The records below must be copied in full; omit the images.

Data listing:
-*-

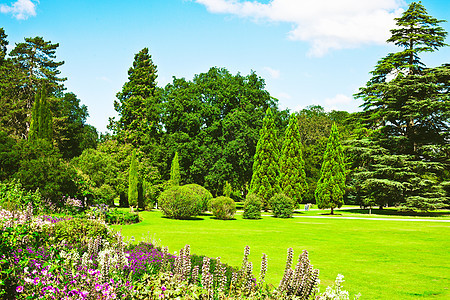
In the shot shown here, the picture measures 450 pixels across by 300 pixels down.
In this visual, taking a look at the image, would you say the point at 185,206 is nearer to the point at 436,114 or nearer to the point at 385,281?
the point at 385,281

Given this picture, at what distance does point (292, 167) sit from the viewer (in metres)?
33.9

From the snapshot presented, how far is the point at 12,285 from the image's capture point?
13.1 feet

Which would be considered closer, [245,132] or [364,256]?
[364,256]

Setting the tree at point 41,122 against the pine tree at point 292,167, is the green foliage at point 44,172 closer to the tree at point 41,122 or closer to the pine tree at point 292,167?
the tree at point 41,122

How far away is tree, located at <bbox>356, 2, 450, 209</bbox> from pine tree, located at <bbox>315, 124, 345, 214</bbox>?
113 inches

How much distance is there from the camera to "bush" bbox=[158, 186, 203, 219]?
21.6 m

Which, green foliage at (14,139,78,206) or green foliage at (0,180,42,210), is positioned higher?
green foliage at (14,139,78,206)

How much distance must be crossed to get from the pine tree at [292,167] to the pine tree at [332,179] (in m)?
2.37

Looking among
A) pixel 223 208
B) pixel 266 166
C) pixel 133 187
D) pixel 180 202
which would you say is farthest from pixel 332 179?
pixel 133 187

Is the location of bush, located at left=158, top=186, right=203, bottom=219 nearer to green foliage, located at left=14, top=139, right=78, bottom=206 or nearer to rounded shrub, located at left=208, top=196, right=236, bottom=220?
rounded shrub, located at left=208, top=196, right=236, bottom=220

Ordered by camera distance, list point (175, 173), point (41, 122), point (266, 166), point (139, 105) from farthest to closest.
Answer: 1. point (139, 105)
2. point (175, 173)
3. point (266, 166)
4. point (41, 122)

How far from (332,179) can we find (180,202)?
16.7m

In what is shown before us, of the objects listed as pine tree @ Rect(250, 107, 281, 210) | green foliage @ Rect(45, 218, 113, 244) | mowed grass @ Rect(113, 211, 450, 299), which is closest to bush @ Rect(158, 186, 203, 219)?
mowed grass @ Rect(113, 211, 450, 299)

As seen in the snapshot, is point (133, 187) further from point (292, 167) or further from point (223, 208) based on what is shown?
point (292, 167)
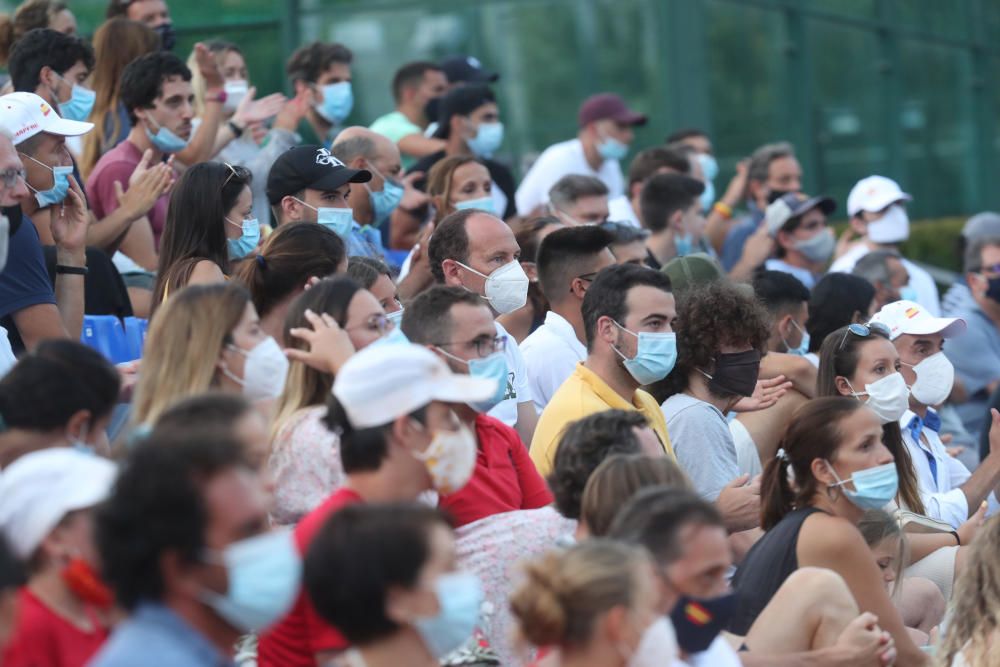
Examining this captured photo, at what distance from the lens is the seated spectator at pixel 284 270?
625cm

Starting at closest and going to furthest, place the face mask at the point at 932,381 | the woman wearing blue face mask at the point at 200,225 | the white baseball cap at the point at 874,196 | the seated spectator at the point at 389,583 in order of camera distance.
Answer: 1. the seated spectator at the point at 389,583
2. the woman wearing blue face mask at the point at 200,225
3. the face mask at the point at 932,381
4. the white baseball cap at the point at 874,196

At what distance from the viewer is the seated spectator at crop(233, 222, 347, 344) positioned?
246 inches

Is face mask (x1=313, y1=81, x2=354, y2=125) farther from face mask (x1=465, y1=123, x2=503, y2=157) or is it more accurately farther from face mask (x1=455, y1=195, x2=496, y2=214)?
face mask (x1=455, y1=195, x2=496, y2=214)

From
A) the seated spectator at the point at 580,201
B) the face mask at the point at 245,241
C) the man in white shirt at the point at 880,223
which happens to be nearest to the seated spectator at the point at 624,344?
the face mask at the point at 245,241

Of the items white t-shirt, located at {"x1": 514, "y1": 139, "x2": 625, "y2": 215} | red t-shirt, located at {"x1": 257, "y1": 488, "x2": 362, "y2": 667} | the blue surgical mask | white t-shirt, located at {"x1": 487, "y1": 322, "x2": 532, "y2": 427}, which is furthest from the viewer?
white t-shirt, located at {"x1": 514, "y1": 139, "x2": 625, "y2": 215}

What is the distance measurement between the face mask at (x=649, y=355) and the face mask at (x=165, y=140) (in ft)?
9.61

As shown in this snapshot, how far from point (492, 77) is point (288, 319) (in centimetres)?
692

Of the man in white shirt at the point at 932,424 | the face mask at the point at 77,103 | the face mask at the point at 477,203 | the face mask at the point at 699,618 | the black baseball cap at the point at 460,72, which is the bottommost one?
the man in white shirt at the point at 932,424

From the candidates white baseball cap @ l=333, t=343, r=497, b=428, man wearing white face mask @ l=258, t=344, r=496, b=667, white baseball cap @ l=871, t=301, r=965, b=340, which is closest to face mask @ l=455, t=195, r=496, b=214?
white baseball cap @ l=871, t=301, r=965, b=340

-*-

*OUTPUT BELOW:*
In the shot shown here, the picture measures 450 pixels across by 300 pixels down.
In this visual, taking a look at the image, would you say the point at 185,206 is nearer to the point at 436,114 or nearer to the point at 385,281?
the point at 385,281

Given this picture, at what distance does point (292, 167) sit from the viewer (in metres)?
33.9

From the snapshot presented, how far is the point at 12,285 from the image's capture point?
13.1 feet

Which would be considered closer, [245,132] or [364,256]?
[364,256]

Setting the tree at point 41,122 against the pine tree at point 292,167, is the green foliage at point 44,172 closer to the tree at point 41,122 or closer to the pine tree at point 292,167?
the tree at point 41,122

How far away is tree, located at <bbox>356, 2, 450, 209</bbox> from pine tree, located at <bbox>315, 124, 345, 214</bbox>?
113 inches

How much distance is there from the camera to "bush" bbox=[158, 186, 203, 219]?
21.6 m

Which, green foliage at (14,139,78,206) or green foliage at (0,180,42,210), is positioned higher?
green foliage at (14,139,78,206)

How much distance must be crossed to get from the pine tree at [292,167] to the pine tree at [332,179] (in m)?
2.37

Looking among
A) pixel 223 208
B) pixel 266 166
C) pixel 133 187
D) pixel 180 202
which would you say is farthest from pixel 332 179?
pixel 133 187

Is the location of bush, located at left=158, top=186, right=203, bottom=219 nearer to green foliage, located at left=14, top=139, right=78, bottom=206 or nearer to rounded shrub, located at left=208, top=196, right=236, bottom=220?
rounded shrub, located at left=208, top=196, right=236, bottom=220

Ordered by camera distance, list point (175, 173), point (41, 122), point (266, 166), point (139, 105) from farthest to closest.
Answer: 1. point (139, 105)
2. point (175, 173)
3. point (266, 166)
4. point (41, 122)

How far from (332,179) can we find (180,202)?
16.7m

In what is shown before us, of the objects listed as pine tree @ Rect(250, 107, 281, 210) | green foliage @ Rect(45, 218, 113, 244) | mowed grass @ Rect(113, 211, 450, 299), which is closest to bush @ Rect(158, 186, 203, 219)?
mowed grass @ Rect(113, 211, 450, 299)

As seen in the snapshot, is point (133, 187) further from point (292, 167) or further from point (223, 208) based on what is shown?
point (292, 167)
Examining this captured photo, at what distance from the lens is the seated spectator at pixel 284 270?
625cm

Starting at closest and going to furthest, place the face mask at the point at 932,381 | the woman wearing blue face mask at the point at 200,225 | the white baseball cap at the point at 874,196 | the seated spectator at the point at 389,583 in order of camera distance.
Answer: 1. the seated spectator at the point at 389,583
2. the woman wearing blue face mask at the point at 200,225
3. the face mask at the point at 932,381
4. the white baseball cap at the point at 874,196

At what distance from the viewer is the seated spectator at crop(233, 222, 347, 344) positioned?
246 inches

Is face mask (x1=313, y1=81, x2=354, y2=125) farther from face mask (x1=465, y1=123, x2=503, y2=157) or is it more accurately farther from face mask (x1=455, y1=195, x2=496, y2=214)?
face mask (x1=455, y1=195, x2=496, y2=214)

From
A) the seated spectator at the point at 580,201
B) the face mask at the point at 245,241
C) the man in white shirt at the point at 880,223
which happens to be nearest to the seated spectator at the point at 624,344?
the face mask at the point at 245,241

Of the items white t-shirt, located at {"x1": 514, "y1": 139, "x2": 625, "y2": 215} | red t-shirt, located at {"x1": 257, "y1": 488, "x2": 362, "y2": 667} | the blue surgical mask | white t-shirt, located at {"x1": 487, "y1": 322, "x2": 532, "y2": 427}, which is furthest from the viewer?
white t-shirt, located at {"x1": 514, "y1": 139, "x2": 625, "y2": 215}

What is the distance measurement between the face mask at (x=649, y=355) and the face mask at (x=165, y=140) (in ft)?
9.61

As shown in this snapshot, how far from point (492, 77) is point (288, 319) (in centimetres)?
692

Of the man in white shirt at the point at 932,424 | the face mask at the point at 77,103 | the face mask at the point at 477,203 | the face mask at the point at 699,618 | the black baseball cap at the point at 460,72, which is the bottommost one?
the man in white shirt at the point at 932,424

From the candidates white baseball cap @ l=333, t=343, r=497, b=428, man wearing white face mask @ l=258, t=344, r=496, b=667, white baseball cap @ l=871, t=301, r=965, b=340, which is closest to face mask @ l=455, t=195, r=496, b=214?
white baseball cap @ l=871, t=301, r=965, b=340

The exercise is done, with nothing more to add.